Это было важный вопрос. Папа никогда не вернул бы, Пит это точно знал, но мать не такая. У нее были очень строгие представления о том, что хорошо, и что плохо. Если показать им сундук и то, что там содержится, это приведет к страшной авке-гавке из-за денег за все время.
— К тому же, кому их возвращать? — Подумал вслух Пит. — В банк, что ли?
Смешно!
Или не очень? А вдруг это действительно пиратский клад, только спрятанный грабителями банков, а не морскими разбойниками? Но почему деньги в пачках, что их сняли со счета? И что это за черные записные книжки?

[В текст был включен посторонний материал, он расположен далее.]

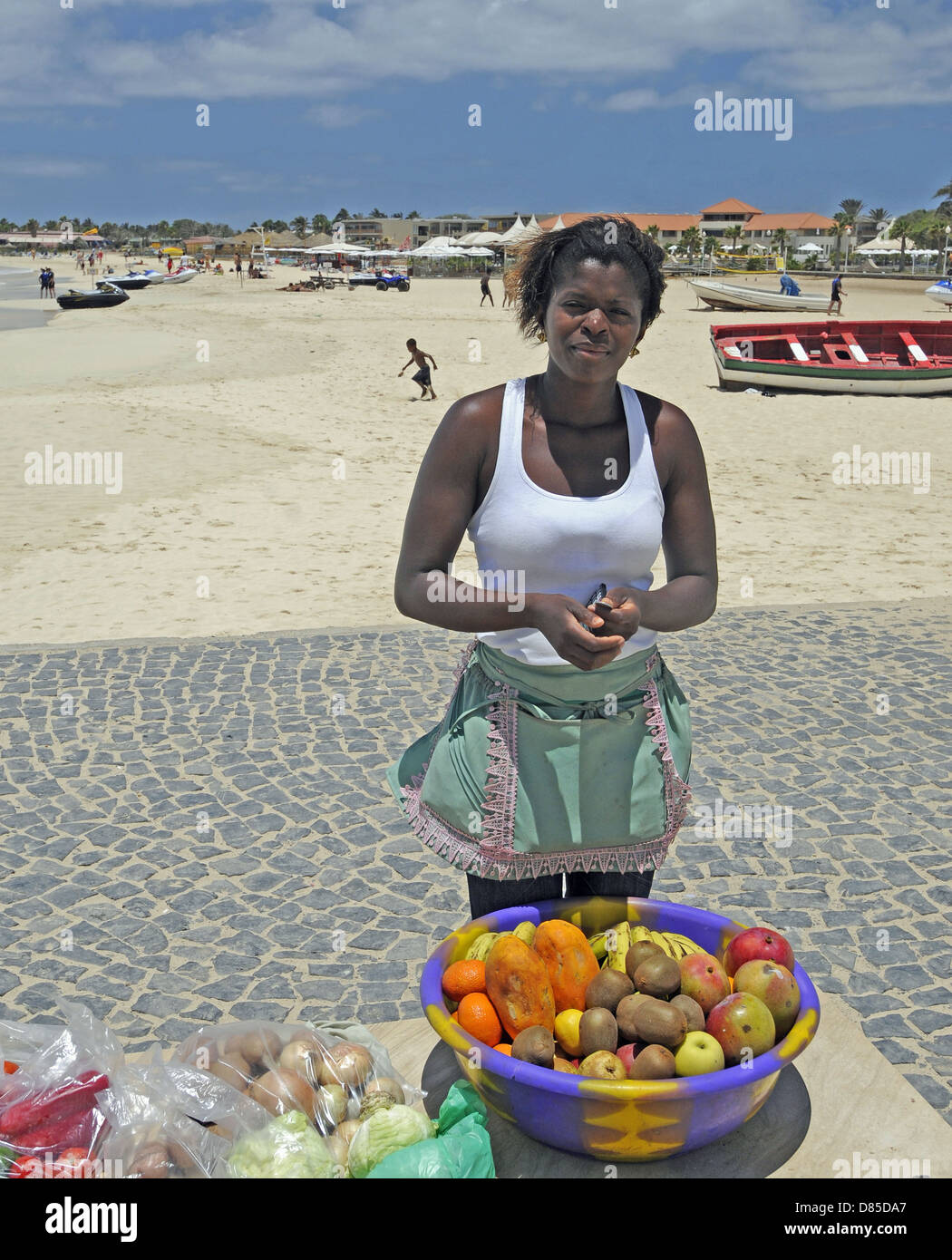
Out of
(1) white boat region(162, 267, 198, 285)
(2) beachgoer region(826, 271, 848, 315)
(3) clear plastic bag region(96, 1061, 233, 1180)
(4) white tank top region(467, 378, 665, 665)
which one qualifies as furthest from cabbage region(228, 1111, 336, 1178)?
(1) white boat region(162, 267, 198, 285)

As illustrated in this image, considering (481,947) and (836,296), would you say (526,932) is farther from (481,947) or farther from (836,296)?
(836,296)

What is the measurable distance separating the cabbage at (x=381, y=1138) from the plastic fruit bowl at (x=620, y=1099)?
141 millimetres

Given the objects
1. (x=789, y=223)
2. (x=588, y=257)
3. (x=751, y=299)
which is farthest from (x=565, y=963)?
(x=789, y=223)

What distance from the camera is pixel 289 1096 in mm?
2141

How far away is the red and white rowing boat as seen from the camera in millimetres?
19719

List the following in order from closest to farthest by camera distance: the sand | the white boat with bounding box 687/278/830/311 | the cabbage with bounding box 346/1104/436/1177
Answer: the cabbage with bounding box 346/1104/436/1177, the sand, the white boat with bounding box 687/278/830/311

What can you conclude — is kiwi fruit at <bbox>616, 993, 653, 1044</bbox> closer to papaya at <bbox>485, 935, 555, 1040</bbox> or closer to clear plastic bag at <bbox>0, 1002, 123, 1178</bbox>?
papaya at <bbox>485, 935, 555, 1040</bbox>

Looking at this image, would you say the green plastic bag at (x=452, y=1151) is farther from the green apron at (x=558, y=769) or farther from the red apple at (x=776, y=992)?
the red apple at (x=776, y=992)

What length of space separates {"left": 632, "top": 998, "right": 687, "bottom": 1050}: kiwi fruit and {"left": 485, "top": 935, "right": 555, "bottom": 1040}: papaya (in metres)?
0.19

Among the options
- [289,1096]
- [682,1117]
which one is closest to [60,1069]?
[289,1096]

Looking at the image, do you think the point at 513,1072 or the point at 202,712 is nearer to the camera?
the point at 513,1072

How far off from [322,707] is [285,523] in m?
5.41

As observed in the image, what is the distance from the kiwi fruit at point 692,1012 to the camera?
6.84 feet

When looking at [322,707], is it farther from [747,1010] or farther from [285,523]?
[285,523]
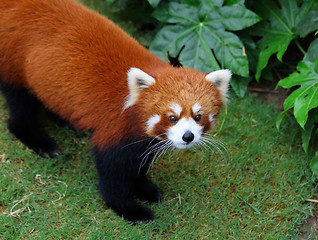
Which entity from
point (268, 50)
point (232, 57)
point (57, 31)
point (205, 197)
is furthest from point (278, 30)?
point (57, 31)

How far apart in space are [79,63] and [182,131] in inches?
36.9

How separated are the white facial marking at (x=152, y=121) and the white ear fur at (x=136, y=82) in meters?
0.17

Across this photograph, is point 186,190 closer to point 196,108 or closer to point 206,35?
point 196,108

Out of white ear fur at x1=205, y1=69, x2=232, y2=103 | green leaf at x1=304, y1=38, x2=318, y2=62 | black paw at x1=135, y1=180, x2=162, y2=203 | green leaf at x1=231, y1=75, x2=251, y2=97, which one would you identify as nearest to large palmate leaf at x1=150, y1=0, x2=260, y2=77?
green leaf at x1=231, y1=75, x2=251, y2=97

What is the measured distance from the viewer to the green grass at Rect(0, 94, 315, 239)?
301 cm

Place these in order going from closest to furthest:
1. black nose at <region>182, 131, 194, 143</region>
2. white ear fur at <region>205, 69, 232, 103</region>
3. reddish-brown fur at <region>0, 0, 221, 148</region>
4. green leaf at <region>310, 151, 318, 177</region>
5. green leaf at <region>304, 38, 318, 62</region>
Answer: black nose at <region>182, 131, 194, 143</region> < white ear fur at <region>205, 69, 232, 103</region> < reddish-brown fur at <region>0, 0, 221, 148</region> < green leaf at <region>310, 151, 318, 177</region> < green leaf at <region>304, 38, 318, 62</region>

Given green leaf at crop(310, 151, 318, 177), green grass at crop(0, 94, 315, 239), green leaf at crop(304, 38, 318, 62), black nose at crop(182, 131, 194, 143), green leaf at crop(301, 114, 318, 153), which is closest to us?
black nose at crop(182, 131, 194, 143)

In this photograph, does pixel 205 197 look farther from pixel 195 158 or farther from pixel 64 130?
pixel 64 130

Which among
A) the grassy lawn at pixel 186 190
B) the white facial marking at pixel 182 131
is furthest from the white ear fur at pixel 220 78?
the grassy lawn at pixel 186 190

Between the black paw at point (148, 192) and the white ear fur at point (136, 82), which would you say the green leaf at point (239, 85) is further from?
the white ear fur at point (136, 82)

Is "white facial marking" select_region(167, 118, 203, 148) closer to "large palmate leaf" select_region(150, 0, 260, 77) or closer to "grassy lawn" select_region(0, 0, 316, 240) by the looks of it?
"grassy lawn" select_region(0, 0, 316, 240)

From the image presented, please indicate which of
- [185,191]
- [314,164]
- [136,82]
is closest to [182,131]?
[136,82]

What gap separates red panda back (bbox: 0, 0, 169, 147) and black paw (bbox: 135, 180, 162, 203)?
0.67 m

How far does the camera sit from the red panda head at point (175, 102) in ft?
8.02
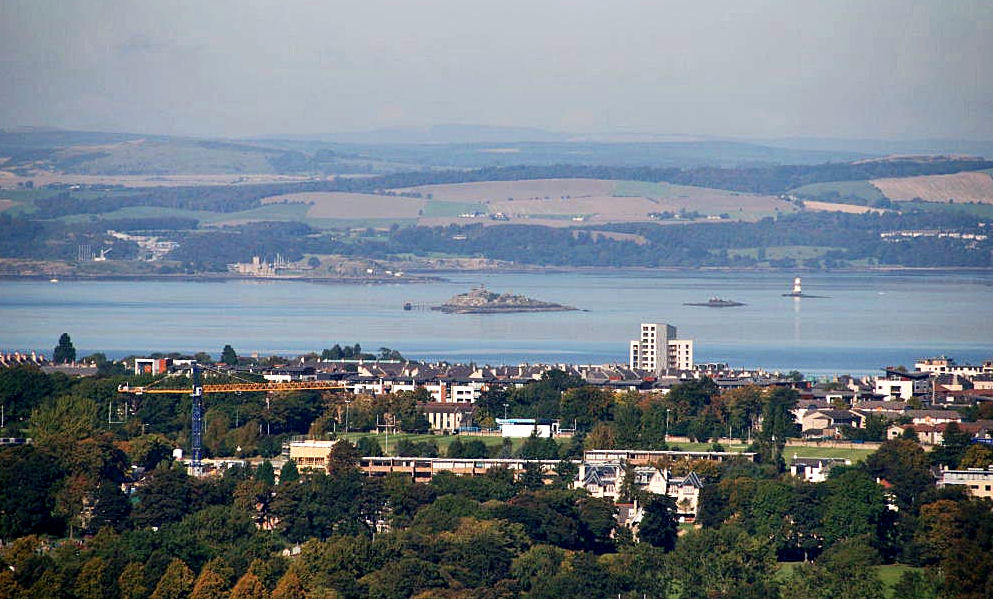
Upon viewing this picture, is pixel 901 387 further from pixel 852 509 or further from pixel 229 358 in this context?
pixel 852 509

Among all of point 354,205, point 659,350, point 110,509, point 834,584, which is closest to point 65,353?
point 659,350

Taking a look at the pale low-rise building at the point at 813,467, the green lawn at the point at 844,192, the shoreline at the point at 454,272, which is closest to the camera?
the pale low-rise building at the point at 813,467

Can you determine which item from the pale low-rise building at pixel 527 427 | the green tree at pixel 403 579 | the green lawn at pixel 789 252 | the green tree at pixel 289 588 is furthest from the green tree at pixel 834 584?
the green lawn at pixel 789 252

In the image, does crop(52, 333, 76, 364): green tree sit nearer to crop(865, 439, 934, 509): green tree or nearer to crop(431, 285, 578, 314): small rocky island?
crop(865, 439, 934, 509): green tree

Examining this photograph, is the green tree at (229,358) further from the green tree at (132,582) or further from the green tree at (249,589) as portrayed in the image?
the green tree at (249,589)

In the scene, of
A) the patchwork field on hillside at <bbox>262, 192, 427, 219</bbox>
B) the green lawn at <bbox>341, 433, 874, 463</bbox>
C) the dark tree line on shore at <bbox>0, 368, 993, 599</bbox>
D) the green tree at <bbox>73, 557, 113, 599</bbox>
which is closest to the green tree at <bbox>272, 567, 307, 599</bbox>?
the dark tree line on shore at <bbox>0, 368, 993, 599</bbox>

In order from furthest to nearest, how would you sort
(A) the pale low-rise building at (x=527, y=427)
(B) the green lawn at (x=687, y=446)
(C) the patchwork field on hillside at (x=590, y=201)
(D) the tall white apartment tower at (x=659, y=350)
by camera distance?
(C) the patchwork field on hillside at (x=590, y=201) → (D) the tall white apartment tower at (x=659, y=350) → (A) the pale low-rise building at (x=527, y=427) → (B) the green lawn at (x=687, y=446)
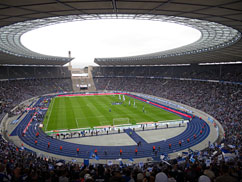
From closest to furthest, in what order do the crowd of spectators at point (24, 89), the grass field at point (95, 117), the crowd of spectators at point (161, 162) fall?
the crowd of spectators at point (161, 162), the grass field at point (95, 117), the crowd of spectators at point (24, 89)

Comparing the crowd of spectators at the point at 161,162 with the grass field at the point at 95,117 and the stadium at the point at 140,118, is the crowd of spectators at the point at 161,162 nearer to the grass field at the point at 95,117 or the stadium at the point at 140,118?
the stadium at the point at 140,118

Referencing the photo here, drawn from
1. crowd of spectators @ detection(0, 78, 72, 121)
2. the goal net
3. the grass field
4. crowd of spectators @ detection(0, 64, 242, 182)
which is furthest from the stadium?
crowd of spectators @ detection(0, 78, 72, 121)

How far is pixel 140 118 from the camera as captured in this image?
36156 mm

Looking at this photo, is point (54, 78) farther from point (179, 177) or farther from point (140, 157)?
point (179, 177)

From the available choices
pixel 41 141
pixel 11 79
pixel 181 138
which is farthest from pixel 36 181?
pixel 11 79

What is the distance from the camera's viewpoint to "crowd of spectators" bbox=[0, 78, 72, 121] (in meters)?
45.2

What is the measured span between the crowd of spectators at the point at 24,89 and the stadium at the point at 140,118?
1.55 ft

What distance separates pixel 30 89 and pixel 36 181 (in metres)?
65.7

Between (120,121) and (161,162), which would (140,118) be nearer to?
(120,121)

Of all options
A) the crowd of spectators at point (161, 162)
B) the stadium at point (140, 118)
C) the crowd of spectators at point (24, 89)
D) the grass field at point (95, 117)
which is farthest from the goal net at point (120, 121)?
the crowd of spectators at point (24, 89)

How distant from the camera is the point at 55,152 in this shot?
856 inches

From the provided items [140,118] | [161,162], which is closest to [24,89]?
[140,118]

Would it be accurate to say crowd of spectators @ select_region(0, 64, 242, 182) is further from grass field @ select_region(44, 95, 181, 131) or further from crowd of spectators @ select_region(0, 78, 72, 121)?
grass field @ select_region(44, 95, 181, 131)

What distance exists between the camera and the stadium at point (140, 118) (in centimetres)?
901
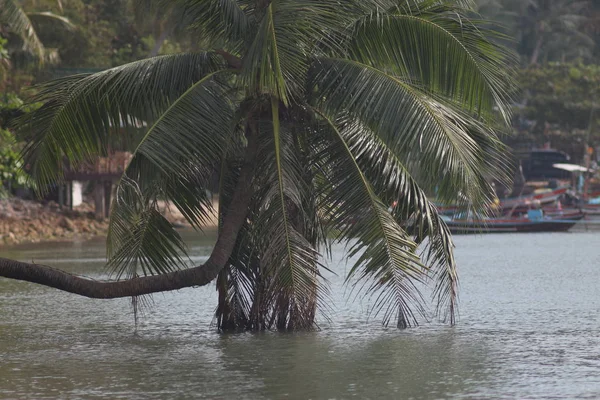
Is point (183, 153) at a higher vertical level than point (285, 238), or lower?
higher

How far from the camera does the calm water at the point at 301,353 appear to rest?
488 inches

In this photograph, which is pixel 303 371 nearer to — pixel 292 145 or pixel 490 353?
pixel 490 353

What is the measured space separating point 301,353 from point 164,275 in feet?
6.67

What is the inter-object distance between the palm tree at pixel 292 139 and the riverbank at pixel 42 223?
25.7 meters

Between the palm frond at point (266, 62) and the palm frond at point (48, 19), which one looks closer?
the palm frond at point (266, 62)

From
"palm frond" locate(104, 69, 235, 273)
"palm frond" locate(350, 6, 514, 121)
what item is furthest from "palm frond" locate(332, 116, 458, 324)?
"palm frond" locate(104, 69, 235, 273)

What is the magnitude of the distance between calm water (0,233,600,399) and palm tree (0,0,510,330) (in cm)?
83

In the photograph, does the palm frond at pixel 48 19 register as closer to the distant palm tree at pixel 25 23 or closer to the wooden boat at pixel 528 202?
the distant palm tree at pixel 25 23

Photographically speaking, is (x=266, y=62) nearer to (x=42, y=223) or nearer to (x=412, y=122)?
(x=412, y=122)

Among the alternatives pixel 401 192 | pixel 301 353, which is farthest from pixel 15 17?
pixel 301 353

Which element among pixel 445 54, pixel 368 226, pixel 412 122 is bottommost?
pixel 368 226

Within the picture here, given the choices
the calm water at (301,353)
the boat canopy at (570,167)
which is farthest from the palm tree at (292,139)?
the boat canopy at (570,167)

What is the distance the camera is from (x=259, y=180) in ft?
52.0

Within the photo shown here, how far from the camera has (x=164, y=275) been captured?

Обо всем этом можно было подумать позже, не сейчас, потому что теперь ему надо было действовать. Он посмотрел на часы — уже за четверть одиннадцать. Время еще есть, но следует спешить.
— Действуй или проиграешь, — прошептал он и начал перекладатывать пачки из сундука в льняную сумку, в которой лежали молоток и долото. Пристроил сумку на склоне берега и накрыл ее курткой. Положив оберточную пленку в ящик, он закрыл крышку и втолкнул ее обратно в дыру. Сделал короткую передышку, вытер скользкое от грязи и пота лоб, а потом взял лопату и стал неистово закидывать дыру землей. Засыпав сундук, почти весь, он взял сумку с курткой и изо всех сил побежал дорожкой к дому. Сначала он спрячет сумку в недрах шкафа, потом проверит автоответчик, нет сообщений от мамы. Если на мамином фронте все будет хорошо (и если папа не вернулся с терапии сказать, что было бы просто ужасно), он сможет сбегать обратно к ручью и спрятать сундук лучше. Позже можно будет заглянуть в блокноты, но, направляясь домой в тот солнечный февральский день, он более думал о том, нет ли между или под ними еще пачек с деньгами.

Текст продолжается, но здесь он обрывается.